---- Data shown

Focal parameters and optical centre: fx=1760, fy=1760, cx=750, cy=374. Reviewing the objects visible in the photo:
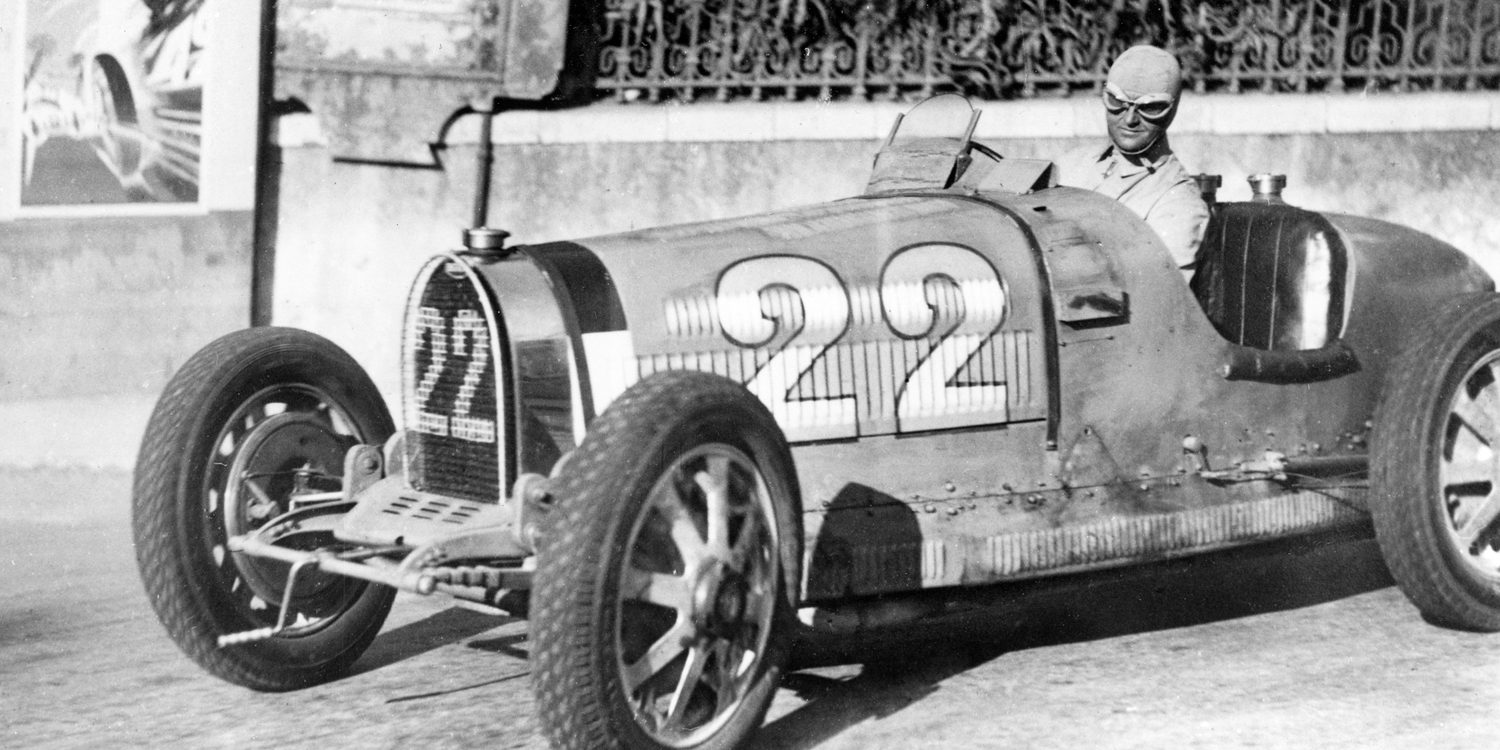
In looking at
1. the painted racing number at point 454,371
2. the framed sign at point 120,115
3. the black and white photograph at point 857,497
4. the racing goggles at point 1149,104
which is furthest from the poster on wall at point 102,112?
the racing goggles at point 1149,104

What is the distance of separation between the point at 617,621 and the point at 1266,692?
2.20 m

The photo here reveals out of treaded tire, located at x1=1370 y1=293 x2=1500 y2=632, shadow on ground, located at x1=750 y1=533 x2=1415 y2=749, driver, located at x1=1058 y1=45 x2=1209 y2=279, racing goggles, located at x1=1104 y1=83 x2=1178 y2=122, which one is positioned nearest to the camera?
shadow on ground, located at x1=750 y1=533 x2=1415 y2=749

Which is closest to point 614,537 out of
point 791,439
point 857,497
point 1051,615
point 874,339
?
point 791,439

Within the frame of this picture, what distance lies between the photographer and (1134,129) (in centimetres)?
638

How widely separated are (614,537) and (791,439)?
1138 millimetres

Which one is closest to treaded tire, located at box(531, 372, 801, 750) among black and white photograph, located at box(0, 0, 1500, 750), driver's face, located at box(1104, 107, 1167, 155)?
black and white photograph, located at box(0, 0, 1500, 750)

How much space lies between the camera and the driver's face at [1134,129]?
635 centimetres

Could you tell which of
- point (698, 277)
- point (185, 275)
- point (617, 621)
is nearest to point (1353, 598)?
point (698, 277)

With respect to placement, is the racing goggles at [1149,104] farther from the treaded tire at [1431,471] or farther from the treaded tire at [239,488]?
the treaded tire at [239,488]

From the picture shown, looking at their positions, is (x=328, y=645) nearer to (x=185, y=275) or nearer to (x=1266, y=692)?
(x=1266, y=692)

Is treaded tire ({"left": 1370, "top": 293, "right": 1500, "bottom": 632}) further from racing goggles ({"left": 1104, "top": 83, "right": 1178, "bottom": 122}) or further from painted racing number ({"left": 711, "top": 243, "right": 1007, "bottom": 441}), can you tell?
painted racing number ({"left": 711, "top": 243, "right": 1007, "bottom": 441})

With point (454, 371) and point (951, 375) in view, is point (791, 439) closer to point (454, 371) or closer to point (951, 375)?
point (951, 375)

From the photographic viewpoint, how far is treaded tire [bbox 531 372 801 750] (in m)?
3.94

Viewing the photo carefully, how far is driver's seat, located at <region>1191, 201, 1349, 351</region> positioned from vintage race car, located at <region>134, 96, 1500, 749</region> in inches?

--------

▶ [What is expected] Rewrite the records above with "driver's face" replaced by "driver's head" and everything else unchanged. Omit the pictures from your answer.

▶ [Result for this task]
Focal parameters and optical centre: fx=1760, fy=1760, cx=750, cy=374. Reviewing the objects visible in the photo:
In looking at
1. the painted racing number at point 454,371
2. the framed sign at point 120,115
3. the black and white photograph at point 857,497
4. the racing goggles at point 1149,104
which is furthest from the poster on wall at point 102,112?
the racing goggles at point 1149,104

What is the distance of separation between the point at 617,621 and the point at 1266,692?
2.20 m

The photo here reveals out of treaded tire, located at x1=1370 y1=293 x2=1500 y2=632, shadow on ground, located at x1=750 y1=533 x2=1415 y2=749, driver, located at x1=1058 y1=45 x2=1209 y2=279, racing goggles, located at x1=1104 y1=83 x2=1178 y2=122, which one is positioned nearest to the camera?
shadow on ground, located at x1=750 y1=533 x2=1415 y2=749

Which is closest to point 614,537 out of
point 791,439
point 857,497
point 1051,615
point 874,339
?
point 791,439

Within the frame of this picture, what distance lies between the photographer and (1134,129) (in centimetres)?
638

How widely separated are (614,537) and (791,439)?
1138 millimetres

Which one is closest to treaded tire, located at box(531, 372, 801, 750) among black and white photograph, located at box(0, 0, 1500, 750), driver's head, located at box(1104, 107, 1167, 155)?
black and white photograph, located at box(0, 0, 1500, 750)

How much space lies between the camera and the driver's head at [1134,129]?
635 centimetres

Could you tell which of
- point (698, 277)
- point (185, 275)
- point (617, 621)
is nearest to point (1353, 598)?
point (698, 277)

With respect to placement, is the racing goggles at [1149,104] farther from the treaded tire at [1431,471] or farther from the treaded tire at [239,488]?
the treaded tire at [239,488]

From the picture shown, looking at their positions, is (x=328, y=645) nearer to (x=185, y=275) or nearer to (x=1266, y=692)?
(x=1266, y=692)

Is treaded tire ({"left": 1370, "top": 293, "right": 1500, "bottom": 632}) further from racing goggles ({"left": 1104, "top": 83, "right": 1178, "bottom": 122}) or further from painted racing number ({"left": 711, "top": 243, "right": 1007, "bottom": 441}), can you tell?
painted racing number ({"left": 711, "top": 243, "right": 1007, "bottom": 441})

With point (454, 371) and point (951, 375) in view, is point (791, 439) closer to point (454, 371) or closer to point (951, 375)?
point (951, 375)

From the photographic viewpoint, how far is treaded tire [bbox 531 372 801 750] (in m)?
3.94

Viewing the photo carefully, how far is driver's seat, located at <region>1191, 201, 1349, 351</region> positioned from vintage race car, located at <region>134, 96, 1500, 749</region> in inches?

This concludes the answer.